The power and beauty of his music is breath-taking, but it can also be a bit much. The morning after a performance of TRISTAN or one of the RING CYCLE operas, I can feel something analogous to a bad hangover. Putting aside for a moment his overheated emotionalism, the charge sheet against Wagner could be divided into three sections:
His anti-Semitic views as expressed in pamphlets, letters and well documented comment.
Verdict: Guilty as charged. The “spirit of the age” argument won’t wash, he went way beyond that.
Some of his characters in THE RING are negative Jewish stereotypes. The philosopher Theodor Adorno made this argument, citing the distorted music and muttering speech of the dwarves Alberich and Mime. Other critics disagree, pointing to the origins of these characters in Nordic myth. Verdict: Unproven. But knowing what we do about Wagner’s views, Adorno’s argument is disturbingly persuasive. For me another piece of “evidence for the prosecution” is that one of Wagner’s main interpreters in the C20th was the conductor Herbert Von Karajan, a committed Nazi party member back in the day, who as far as I’m aware never apologised for his stance.
As for his overheated emotionalism, the charge is that Wagner’s insistence that “you, the audience must feel this” verges on the totalitarian.
Verdict: Maybe.
However this is a difficult charge to make against any piece of music, music being so profound and mysterious in its impact. Is there such a thing as self-doubting or sceptical music? I can only compare Wagner’s music with that of Gustav Mahler, born about forty years later, whose work has a similar majestic power.
But Mahler often follows the major key climaxes in his symphonies with a series of descending notes which decay and then dissolve into ominous brooding silence. It’s unsettling. And then there’s the ending of his Symphony No. 9 where shards of melody in the cello section alternate with shards of silence until silence finally takes over. Wagner could never have written anything like that.
When it comes to Wagner’s anti-Semitism, the philosopher Nietzsche is often mentioned. He was a great admirer of Wagner and a close friend, but it was precisely over this issue that they fell out. Nietzsche is on record as saying that although he thought most Germans were a bit dumb, the ones he generally liked best were the Jews. Nietzsche’s work was hideously butchered and Nazified after his death by his sister Elisabeth and as a result he has been much maligned. His championing of the harsher human emotions: determination, pride, aggression, was engendered by his dislike of Christian ethics and their call for submission to suffering and humility. This view of Nietzsche’s may be lacking in a basic sort of common-sense empathy, but could in no way be called anti-Semitic. The great English literary critic William Empson made a similar argument in his book MILTON’S GOD where he implied that the poet John Milton too, found the precepts of Christianity distastefully masochistic.

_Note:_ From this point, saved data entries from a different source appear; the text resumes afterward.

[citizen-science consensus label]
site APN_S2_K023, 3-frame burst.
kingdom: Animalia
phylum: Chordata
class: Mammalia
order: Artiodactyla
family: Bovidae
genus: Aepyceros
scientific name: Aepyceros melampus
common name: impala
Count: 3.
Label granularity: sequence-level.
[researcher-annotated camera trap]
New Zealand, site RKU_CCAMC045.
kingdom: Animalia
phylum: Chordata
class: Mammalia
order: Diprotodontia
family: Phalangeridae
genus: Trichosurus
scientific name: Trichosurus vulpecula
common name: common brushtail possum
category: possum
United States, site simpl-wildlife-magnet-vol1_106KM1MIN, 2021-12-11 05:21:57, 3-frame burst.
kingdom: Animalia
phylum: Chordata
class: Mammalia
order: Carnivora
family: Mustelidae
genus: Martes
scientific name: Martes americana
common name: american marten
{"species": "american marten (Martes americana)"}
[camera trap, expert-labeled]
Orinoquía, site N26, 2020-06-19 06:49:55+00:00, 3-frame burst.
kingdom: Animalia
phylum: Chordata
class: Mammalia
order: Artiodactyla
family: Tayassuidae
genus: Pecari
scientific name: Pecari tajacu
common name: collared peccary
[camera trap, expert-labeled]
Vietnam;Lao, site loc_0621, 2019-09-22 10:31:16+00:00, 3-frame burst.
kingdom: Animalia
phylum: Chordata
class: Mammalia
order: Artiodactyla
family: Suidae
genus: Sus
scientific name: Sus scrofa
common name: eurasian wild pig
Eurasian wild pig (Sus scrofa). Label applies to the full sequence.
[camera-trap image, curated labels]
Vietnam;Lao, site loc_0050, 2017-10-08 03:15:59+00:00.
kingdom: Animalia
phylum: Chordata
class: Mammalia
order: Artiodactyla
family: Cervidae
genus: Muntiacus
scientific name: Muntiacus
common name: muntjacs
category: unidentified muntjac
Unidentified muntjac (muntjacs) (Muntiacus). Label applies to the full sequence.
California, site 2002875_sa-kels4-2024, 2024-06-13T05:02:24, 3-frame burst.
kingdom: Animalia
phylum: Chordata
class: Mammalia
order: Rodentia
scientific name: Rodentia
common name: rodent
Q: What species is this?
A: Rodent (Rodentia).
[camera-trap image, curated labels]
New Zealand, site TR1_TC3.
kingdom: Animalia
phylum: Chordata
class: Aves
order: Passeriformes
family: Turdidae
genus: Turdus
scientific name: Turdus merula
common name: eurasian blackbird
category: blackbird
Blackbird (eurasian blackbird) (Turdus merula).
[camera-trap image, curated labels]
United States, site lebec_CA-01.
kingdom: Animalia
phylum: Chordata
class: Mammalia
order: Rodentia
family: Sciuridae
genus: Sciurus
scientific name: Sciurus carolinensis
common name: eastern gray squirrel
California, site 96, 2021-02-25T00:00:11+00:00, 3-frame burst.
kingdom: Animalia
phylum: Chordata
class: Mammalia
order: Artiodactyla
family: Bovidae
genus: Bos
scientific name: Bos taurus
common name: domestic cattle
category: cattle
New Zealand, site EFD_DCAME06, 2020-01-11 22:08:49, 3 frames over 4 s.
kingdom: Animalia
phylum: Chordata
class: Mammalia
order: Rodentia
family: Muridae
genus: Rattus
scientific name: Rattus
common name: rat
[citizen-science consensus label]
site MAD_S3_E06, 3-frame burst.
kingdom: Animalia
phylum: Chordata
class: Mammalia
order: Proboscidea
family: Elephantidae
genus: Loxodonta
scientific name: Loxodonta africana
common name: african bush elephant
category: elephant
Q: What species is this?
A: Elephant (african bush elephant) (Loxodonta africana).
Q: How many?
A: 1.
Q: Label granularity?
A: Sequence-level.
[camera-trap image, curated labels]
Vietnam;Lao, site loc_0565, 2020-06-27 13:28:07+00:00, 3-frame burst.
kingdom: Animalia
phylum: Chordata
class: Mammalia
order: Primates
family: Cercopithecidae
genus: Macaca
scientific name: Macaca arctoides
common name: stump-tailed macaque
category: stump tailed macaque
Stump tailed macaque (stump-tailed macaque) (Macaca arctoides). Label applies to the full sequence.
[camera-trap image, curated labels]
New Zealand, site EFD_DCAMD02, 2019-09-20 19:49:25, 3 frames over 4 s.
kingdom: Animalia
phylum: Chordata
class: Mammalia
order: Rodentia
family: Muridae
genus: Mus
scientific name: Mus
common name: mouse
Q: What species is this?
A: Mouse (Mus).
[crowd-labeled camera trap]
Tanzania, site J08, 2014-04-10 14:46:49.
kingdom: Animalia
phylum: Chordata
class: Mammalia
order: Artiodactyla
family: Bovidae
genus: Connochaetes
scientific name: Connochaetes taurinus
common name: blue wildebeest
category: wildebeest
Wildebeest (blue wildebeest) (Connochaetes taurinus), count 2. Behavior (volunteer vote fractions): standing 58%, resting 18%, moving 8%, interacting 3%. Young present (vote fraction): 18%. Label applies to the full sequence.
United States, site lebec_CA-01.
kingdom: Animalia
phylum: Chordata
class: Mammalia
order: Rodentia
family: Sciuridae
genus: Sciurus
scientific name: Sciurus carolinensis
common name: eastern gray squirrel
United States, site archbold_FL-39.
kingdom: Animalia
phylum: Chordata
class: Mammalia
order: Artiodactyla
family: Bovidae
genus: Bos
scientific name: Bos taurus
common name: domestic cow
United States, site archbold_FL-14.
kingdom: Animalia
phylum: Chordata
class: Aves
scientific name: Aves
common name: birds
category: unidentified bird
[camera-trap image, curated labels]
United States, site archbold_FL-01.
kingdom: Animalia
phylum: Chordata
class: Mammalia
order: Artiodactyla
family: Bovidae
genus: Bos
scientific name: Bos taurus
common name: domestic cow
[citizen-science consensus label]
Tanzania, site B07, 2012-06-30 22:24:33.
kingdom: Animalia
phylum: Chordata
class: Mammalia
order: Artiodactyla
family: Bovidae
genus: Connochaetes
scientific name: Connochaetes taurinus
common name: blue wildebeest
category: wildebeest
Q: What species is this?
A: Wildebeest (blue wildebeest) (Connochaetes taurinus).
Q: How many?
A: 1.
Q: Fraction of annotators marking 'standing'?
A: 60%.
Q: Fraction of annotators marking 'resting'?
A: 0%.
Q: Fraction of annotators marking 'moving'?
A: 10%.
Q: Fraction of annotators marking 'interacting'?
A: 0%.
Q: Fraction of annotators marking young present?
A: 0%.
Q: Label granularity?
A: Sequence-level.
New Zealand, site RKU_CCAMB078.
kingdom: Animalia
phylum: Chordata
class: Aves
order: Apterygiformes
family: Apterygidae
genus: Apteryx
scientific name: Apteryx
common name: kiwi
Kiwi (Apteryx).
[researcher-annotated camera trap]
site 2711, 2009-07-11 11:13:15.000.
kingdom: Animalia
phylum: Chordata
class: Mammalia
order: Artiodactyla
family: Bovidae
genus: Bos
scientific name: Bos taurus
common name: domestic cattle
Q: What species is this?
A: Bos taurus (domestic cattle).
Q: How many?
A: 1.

Ironically it is just these sorts of Christian sentiments that Wagner appears to embrace in his final opera, PARSIFAL. Taking the idea of submission even further, he was working on sketches for an operatic treatment of the Hindu epic the MAHABHARATA when he died in Venice. There is too little to tell, but it’s intriguing to speculate on how he might have developed the work.
Final thought: the best RING CYCLE I have heard in recent years was conducted at the Proms in 2013 by Daniel Barenboim, who was also the first Jewish conductor to be invited to Bayreuth. Barenboim co- founder with Edward Said of East West Divan Orchestra comprising Palestinian and Israeli has done much to try and bring the two communities together. He recently had to stand down from conducting due to developing neurological problems. How we shall miss him especially considering what is happening in Israel now.